TASK PROMPT:
Please quote only the lines that start at the one with "In what order, from farthest to closest, are" and go on to the last line of the data, both ends kept.

Collected data:
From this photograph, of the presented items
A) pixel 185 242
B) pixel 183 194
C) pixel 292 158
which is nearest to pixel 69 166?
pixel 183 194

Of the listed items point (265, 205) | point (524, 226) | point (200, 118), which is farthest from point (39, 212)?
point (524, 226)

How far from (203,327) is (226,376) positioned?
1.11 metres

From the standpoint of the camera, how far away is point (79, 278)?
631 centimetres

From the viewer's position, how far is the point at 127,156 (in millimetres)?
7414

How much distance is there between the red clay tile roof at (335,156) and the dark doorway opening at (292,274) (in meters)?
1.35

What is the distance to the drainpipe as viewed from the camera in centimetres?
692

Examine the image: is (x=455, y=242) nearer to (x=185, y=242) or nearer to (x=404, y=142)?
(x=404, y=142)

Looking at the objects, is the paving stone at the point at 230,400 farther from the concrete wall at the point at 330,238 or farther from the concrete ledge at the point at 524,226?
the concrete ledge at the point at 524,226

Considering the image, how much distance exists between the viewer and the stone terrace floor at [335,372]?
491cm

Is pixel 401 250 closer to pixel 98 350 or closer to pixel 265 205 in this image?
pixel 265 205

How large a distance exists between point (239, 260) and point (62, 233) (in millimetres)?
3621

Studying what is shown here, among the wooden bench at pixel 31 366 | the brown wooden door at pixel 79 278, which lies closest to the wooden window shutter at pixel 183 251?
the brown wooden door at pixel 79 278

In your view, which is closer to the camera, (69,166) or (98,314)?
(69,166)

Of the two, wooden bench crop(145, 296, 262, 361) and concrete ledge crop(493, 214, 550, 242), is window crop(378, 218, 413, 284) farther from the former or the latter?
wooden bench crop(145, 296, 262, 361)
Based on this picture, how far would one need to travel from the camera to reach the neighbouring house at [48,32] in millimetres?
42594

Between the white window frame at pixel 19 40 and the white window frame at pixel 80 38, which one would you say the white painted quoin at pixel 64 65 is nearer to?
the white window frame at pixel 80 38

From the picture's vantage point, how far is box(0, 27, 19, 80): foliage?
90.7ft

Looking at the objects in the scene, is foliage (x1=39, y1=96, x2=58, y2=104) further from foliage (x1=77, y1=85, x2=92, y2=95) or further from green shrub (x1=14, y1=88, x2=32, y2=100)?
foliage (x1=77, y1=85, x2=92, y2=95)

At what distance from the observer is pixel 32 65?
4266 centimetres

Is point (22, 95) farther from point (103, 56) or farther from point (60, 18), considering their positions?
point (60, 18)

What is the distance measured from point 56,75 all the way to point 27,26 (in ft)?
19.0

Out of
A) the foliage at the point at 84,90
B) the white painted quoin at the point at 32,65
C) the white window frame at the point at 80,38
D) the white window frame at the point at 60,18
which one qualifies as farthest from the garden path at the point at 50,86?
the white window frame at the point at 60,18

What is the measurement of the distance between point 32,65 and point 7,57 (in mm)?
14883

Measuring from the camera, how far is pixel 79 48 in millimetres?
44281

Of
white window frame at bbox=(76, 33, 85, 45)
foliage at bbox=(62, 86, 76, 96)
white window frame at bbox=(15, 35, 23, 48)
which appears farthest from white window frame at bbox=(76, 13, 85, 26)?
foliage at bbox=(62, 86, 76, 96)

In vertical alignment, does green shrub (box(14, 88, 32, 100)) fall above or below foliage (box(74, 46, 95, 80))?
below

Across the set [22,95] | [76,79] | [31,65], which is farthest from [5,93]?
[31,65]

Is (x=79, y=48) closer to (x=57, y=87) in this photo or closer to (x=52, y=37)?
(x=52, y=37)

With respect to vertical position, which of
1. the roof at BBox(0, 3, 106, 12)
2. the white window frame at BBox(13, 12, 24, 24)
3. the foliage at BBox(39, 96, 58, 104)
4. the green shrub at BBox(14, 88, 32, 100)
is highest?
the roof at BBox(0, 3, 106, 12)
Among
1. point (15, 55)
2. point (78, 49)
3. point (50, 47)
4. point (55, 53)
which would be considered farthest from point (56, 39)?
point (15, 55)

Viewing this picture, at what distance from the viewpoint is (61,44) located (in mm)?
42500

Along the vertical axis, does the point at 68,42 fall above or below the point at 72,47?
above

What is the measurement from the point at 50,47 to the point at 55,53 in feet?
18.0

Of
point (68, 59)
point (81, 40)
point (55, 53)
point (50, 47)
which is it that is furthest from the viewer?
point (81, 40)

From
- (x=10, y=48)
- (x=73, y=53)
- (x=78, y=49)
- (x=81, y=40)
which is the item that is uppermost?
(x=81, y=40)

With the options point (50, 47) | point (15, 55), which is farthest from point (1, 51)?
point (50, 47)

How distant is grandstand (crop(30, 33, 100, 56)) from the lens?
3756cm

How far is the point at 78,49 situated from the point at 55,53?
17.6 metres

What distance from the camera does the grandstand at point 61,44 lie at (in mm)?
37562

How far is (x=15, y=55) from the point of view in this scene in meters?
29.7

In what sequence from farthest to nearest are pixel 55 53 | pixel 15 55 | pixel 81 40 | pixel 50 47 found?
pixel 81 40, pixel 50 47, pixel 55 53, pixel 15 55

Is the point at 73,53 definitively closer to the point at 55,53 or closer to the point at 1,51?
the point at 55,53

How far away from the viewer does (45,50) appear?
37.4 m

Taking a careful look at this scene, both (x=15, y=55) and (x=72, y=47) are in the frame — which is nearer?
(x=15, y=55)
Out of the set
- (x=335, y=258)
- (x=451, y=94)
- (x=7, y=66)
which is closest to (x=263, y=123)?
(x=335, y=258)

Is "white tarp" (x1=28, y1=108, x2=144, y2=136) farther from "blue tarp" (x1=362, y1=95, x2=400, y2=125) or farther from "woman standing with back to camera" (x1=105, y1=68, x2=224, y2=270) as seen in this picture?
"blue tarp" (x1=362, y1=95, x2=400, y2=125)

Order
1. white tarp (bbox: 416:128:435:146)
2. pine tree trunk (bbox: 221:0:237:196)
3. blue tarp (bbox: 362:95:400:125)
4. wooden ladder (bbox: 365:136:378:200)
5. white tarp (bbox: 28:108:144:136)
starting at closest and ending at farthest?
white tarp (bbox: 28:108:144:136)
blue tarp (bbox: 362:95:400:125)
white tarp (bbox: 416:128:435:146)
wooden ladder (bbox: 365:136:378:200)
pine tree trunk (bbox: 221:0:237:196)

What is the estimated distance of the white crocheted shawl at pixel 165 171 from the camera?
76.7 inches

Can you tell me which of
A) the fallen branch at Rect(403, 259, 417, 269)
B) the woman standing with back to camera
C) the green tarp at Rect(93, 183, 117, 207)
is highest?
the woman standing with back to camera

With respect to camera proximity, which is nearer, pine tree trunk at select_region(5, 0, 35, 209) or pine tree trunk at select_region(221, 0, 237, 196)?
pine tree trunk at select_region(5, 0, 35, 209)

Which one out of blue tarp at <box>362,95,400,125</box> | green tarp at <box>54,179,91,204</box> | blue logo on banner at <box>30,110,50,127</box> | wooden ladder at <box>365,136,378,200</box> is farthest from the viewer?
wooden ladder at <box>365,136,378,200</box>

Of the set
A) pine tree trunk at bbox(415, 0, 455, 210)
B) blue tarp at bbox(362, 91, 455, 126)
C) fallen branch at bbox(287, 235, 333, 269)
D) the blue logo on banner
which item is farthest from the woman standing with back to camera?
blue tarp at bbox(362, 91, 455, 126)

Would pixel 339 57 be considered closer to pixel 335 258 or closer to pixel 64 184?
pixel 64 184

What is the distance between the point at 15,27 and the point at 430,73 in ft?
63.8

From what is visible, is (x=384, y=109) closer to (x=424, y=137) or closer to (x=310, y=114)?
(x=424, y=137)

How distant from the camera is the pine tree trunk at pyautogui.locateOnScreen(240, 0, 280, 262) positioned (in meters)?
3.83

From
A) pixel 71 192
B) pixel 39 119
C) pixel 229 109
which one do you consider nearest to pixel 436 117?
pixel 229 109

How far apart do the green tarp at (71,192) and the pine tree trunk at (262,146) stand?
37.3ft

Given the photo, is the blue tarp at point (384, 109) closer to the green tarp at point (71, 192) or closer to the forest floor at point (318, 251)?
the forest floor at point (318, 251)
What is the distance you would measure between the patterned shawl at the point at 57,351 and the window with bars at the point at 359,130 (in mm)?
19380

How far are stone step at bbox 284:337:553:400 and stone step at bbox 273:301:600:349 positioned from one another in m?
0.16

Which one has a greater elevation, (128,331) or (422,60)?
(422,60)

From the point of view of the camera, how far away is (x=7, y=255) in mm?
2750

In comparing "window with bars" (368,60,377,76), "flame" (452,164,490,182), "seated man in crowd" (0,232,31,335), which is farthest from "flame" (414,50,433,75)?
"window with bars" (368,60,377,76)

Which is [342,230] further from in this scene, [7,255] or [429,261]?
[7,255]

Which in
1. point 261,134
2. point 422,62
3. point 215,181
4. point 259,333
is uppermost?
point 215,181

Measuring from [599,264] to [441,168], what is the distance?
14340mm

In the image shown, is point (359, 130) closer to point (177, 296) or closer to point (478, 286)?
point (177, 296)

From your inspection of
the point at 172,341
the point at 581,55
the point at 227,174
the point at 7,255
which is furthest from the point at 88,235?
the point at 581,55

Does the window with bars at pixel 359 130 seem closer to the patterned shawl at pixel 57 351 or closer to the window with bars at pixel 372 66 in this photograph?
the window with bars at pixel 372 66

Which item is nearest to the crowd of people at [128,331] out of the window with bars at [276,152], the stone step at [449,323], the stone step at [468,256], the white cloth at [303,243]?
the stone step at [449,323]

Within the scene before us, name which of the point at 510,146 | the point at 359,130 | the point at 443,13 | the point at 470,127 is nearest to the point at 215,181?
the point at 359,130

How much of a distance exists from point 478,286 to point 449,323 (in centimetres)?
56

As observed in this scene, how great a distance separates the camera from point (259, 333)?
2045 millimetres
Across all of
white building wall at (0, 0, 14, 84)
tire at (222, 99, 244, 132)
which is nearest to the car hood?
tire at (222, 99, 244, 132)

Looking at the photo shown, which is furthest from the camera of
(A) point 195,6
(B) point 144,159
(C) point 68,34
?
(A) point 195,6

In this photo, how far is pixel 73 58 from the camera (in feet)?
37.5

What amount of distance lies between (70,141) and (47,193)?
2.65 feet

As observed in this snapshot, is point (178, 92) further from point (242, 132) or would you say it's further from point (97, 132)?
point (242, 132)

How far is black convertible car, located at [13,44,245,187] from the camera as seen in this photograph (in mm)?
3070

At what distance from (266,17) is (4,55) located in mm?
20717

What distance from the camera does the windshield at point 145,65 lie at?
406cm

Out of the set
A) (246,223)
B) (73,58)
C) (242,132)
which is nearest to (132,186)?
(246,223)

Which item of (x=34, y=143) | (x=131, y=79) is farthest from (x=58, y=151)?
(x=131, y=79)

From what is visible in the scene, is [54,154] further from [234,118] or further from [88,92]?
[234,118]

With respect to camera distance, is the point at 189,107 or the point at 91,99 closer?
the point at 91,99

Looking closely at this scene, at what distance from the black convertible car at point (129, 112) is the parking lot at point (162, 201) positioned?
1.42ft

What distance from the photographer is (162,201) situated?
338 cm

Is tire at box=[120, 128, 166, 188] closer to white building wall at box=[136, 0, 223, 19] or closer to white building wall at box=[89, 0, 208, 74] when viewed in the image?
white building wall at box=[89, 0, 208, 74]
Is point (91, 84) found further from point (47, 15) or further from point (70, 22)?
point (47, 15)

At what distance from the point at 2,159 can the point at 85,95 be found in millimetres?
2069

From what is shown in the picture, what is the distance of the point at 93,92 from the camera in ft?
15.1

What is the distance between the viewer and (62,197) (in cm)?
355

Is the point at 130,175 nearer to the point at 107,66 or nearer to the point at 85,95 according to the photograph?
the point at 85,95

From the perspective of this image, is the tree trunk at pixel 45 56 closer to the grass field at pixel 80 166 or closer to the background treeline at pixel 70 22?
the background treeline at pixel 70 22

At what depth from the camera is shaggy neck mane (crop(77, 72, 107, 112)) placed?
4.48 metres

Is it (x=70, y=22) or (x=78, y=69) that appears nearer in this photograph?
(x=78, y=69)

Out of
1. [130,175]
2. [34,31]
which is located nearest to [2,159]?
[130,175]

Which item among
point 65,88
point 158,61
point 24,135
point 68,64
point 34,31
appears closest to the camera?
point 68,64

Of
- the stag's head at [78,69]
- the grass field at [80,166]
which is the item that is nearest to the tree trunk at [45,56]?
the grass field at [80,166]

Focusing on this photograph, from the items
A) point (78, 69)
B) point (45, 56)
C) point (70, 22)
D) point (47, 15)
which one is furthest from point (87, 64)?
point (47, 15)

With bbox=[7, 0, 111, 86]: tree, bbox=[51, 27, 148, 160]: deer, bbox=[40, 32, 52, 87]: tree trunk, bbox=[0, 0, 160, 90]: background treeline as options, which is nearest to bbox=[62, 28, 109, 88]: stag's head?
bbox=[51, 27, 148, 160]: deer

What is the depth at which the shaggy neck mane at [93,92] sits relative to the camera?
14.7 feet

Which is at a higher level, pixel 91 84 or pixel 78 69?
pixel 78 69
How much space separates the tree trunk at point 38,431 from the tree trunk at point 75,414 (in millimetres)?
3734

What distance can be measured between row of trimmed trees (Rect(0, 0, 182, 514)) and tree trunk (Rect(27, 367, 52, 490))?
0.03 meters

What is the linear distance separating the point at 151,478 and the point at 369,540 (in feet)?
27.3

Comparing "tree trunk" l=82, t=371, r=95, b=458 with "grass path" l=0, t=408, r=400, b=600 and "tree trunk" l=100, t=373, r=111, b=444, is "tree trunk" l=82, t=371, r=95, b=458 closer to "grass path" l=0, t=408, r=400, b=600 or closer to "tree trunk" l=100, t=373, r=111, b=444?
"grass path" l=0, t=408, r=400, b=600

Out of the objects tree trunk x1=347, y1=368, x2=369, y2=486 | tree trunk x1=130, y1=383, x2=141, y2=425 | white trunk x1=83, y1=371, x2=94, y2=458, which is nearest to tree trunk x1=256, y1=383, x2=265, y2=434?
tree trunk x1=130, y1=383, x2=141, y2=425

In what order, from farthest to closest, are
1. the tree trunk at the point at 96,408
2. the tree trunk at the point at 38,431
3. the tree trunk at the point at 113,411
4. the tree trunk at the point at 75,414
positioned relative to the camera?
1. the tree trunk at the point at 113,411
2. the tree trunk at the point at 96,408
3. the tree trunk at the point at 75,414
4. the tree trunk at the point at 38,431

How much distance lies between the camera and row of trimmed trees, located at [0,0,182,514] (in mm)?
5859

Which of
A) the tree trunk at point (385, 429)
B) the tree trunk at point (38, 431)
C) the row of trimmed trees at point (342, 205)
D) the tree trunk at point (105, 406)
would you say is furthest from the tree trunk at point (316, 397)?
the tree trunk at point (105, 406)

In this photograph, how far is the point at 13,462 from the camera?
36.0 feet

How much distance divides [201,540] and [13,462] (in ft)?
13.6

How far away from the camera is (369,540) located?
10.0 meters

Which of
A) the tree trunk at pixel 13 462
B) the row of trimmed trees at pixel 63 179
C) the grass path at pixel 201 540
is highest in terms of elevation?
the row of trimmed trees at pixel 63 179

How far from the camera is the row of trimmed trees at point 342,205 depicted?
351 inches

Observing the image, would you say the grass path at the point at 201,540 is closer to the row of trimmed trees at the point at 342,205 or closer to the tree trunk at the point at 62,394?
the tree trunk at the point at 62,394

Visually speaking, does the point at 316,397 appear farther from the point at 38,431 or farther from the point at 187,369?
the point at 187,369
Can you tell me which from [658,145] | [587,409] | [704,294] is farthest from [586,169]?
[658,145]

RESULT:
In what order, from farthest to closest, are
1. the tree trunk at the point at 96,408
2. the tree trunk at the point at 38,431
3. the tree trunk at the point at 113,411
4. the tree trunk at the point at 75,414
positioned relative to the camera?
1. the tree trunk at the point at 113,411
2. the tree trunk at the point at 96,408
3. the tree trunk at the point at 75,414
4. the tree trunk at the point at 38,431

How much distance lies between the camera and row of trimmed trees, located at [0,0,182,514] (in mm)?
5859

Which of
A) the tree trunk at point (385, 429)
B) the tree trunk at point (38, 431)
C) the row of trimmed trees at point (342, 205)
D) the tree trunk at point (105, 406)
would you say is furthest from the tree trunk at point (316, 397)?
the tree trunk at point (105, 406)

In this photograph, how far is the point at 13,462 from the camera?
36.0 feet

How much distance divides [201,540] and [13,462] (in ft)?
13.6

How far away from the camera is (369,540) located?
10.0 meters

Which of
A) the tree trunk at pixel 13 462
B) the row of trimmed trees at pixel 63 179
C) the grass path at pixel 201 540
is highest in terms of elevation?
the row of trimmed trees at pixel 63 179

How far from the camera is the row of trimmed trees at point 342,205 depicted?
351 inches

Observing the image, would you say the grass path at the point at 201,540 is closer to the row of trimmed trees at the point at 342,205 or closer to the tree trunk at the point at 62,394?
the tree trunk at the point at 62,394

Visually speaking, does the point at 316,397 appear farther from the point at 38,431 or farther from the point at 187,369?
the point at 187,369
Can you tell me which from [658,145] | [587,409] | [704,294] is farthest from [586,169]?
[658,145]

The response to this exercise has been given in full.